Pat McDonald is an expert in international relations. He focuses on international political economy and international security, and especially the relationship between capitalism and peace between states. Rob Moser is a student of comparative politics, and especially Russia and the former Soviet Union, and issues of democratization and electoral systems more broadly. Given that so much of US Foreign Policy involves the establishment or collapse of capitalist democracies across the world, McDonald and Moser are a forceful pair to tackle the many issues at hand, each able to add unique perspectives and strengths to course material and debate.
This live, online version of GOV 312L is designed very much with the purpose outlined by President Bill Powers in his August 2013 comments on technology-enhanced education, in which he states, “the purpose of investing our creative effort and resources in this work is clear: to transform our students’ lives, inspire their intellectual excitement, and prepare them as leaders.”
Working in their team format, the professors are presenting lecture material in 5-10 minute segments and then engaging each other in conversation and debating the material (McDonald received degrees from OSU and Minnesota, Moser from Nebraska and Wisconsin, so they are naturally prone to arguing with each other). And there will be live interviews with experts interspersed throughout. During all of this, students can interact with the professors and six teaching assistants through chat applications that allow them to post questions and comments.
One of the course goals is to push students away from thinking about politics in strictly partisan terms and instead gain a better understanding of the complexity shaping many important policy decisions that leaders face, while simultaneously fostering a healthy skepticism and willingness to challenge what elected politicians and opinion leaders say in the news. Another course goal is to confront ethical dilemmas facing American foreign policy.
To do this, one of the big questions the professors will take on is, what role, if any, should morality and ethics play in American foreign policy? This will involve examining specific initiatives, such as democracy promotion, but also ethical debates about balancing demands of security and liberty with potentially effective counter-terrorism tools such as torture and surveillance. The professors will also engage debates about economic and trade policy and global income inequality, and the tension between environmental policies and questions of ethical responsibilities to future generations. And these are only a handful of the topics to be explored.
Amidst this innovative, live, online, team format, there are still plenty of “must-dos” for the students.
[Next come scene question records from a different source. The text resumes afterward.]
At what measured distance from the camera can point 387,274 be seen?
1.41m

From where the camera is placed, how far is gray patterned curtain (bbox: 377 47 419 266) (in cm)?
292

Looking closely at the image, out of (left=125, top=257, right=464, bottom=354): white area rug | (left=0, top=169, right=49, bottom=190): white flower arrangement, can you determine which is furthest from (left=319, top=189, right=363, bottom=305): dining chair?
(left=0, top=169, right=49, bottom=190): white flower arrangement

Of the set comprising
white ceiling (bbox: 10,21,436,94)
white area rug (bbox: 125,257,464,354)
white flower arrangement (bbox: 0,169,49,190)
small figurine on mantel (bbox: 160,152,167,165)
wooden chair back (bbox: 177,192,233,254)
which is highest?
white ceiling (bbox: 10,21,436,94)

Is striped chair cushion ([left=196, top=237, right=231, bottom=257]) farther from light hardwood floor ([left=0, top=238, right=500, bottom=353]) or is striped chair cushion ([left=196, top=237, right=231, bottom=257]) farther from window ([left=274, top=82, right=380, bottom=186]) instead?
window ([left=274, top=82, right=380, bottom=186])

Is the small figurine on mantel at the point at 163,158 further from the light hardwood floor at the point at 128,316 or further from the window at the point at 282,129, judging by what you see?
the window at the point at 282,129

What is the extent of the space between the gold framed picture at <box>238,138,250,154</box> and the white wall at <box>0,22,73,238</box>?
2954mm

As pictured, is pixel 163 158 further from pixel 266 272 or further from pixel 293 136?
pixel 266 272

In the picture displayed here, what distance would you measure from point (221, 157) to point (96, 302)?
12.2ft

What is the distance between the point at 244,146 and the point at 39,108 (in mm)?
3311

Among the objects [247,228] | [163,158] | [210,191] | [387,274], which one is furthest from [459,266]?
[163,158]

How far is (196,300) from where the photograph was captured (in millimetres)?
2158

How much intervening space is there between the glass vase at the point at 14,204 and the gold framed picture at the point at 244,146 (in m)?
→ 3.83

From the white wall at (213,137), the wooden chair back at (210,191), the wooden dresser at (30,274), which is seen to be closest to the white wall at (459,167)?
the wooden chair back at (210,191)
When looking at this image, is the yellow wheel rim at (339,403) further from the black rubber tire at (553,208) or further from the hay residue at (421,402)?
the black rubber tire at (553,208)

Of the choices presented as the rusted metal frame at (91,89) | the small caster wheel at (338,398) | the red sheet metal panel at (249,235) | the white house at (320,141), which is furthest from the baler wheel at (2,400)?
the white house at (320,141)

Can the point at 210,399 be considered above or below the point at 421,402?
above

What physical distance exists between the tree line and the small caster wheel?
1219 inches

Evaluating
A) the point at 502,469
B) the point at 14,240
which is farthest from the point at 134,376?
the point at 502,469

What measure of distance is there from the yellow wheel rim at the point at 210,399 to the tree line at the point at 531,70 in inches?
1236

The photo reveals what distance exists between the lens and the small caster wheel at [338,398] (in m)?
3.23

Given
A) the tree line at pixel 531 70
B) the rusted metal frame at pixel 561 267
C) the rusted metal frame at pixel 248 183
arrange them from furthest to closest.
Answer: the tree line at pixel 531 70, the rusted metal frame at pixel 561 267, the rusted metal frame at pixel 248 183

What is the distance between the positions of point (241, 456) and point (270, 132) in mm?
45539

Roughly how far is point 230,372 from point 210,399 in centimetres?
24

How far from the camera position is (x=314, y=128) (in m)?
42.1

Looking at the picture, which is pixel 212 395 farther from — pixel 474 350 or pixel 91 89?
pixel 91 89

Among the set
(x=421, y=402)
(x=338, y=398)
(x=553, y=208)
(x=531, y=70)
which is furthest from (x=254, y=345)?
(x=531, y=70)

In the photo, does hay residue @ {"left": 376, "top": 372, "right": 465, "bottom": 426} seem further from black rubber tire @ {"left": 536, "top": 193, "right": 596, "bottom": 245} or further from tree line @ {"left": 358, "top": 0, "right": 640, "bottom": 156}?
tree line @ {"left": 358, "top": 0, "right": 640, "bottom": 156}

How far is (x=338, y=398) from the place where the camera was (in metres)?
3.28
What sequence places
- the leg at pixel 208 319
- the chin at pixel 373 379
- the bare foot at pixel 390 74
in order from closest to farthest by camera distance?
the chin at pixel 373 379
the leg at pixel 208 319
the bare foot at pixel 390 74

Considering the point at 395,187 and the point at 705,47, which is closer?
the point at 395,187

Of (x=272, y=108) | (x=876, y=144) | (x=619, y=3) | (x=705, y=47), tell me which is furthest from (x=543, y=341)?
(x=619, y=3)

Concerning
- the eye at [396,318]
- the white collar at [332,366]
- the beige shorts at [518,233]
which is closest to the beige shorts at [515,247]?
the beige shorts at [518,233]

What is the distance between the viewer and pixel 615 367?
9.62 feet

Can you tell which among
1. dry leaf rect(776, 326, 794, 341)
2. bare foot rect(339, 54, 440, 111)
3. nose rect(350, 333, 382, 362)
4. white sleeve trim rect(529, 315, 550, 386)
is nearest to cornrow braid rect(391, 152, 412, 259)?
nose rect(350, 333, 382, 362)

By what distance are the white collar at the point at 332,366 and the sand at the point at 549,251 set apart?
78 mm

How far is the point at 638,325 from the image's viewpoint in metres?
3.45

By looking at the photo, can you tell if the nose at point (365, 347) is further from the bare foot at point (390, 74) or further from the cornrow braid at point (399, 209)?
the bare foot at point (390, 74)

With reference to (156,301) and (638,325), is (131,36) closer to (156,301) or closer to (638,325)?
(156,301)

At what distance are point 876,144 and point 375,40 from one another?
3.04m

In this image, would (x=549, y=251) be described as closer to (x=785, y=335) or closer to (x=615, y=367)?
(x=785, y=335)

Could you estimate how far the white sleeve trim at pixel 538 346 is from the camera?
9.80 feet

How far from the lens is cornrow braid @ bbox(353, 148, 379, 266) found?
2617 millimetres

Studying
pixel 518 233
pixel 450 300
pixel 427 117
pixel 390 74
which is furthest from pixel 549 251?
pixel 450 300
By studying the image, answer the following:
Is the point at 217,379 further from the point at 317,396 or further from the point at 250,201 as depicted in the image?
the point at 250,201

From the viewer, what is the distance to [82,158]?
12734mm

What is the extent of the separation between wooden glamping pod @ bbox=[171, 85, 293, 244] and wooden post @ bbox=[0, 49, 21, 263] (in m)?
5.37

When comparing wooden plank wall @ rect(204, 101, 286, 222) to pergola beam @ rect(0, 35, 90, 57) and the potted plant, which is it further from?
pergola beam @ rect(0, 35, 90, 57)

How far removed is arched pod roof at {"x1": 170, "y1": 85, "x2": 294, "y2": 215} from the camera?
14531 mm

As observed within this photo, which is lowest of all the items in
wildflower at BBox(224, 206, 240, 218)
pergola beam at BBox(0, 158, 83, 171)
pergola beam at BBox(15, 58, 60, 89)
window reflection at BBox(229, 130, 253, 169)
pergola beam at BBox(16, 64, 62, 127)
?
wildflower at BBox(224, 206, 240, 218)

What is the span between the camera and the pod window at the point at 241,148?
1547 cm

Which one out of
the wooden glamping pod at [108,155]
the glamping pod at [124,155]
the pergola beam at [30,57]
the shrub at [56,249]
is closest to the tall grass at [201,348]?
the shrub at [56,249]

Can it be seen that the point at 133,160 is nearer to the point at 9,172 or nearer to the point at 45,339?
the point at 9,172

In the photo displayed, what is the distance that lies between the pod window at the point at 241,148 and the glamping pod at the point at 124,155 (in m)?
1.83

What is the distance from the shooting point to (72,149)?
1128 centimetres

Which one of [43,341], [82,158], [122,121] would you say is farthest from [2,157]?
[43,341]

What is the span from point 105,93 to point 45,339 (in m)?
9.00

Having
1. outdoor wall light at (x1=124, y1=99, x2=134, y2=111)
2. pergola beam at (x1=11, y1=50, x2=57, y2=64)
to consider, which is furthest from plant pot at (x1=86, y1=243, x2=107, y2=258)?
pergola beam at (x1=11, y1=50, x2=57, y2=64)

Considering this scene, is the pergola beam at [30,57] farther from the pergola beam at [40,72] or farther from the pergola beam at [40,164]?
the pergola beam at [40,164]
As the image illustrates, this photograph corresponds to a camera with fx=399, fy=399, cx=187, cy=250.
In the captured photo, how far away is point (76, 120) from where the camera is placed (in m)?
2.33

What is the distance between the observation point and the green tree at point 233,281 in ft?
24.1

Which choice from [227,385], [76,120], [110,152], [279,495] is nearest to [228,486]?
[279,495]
First, there are 24 seats available in the recording studio, and students can make advance plans to attend the lecture live. Second, there are two in-person exams that students must actually take on campus, at a testing center. There are online quizzes, and students must be logged in during the prescribed lecture time to take them or earn a “zero” for the assignment, and there is a take-home essay, to be submitted online. And if they want to review, recorded lectures are available online for students to watch as many times as they please.
To gain a taste of what this course is like check out the first few minutes of the course’s first live, online lecture.
The University of Texas Government Department is taking the lead in the fast-changing landscape of online undergraduate education. By the look of things, they have started off on the right foot.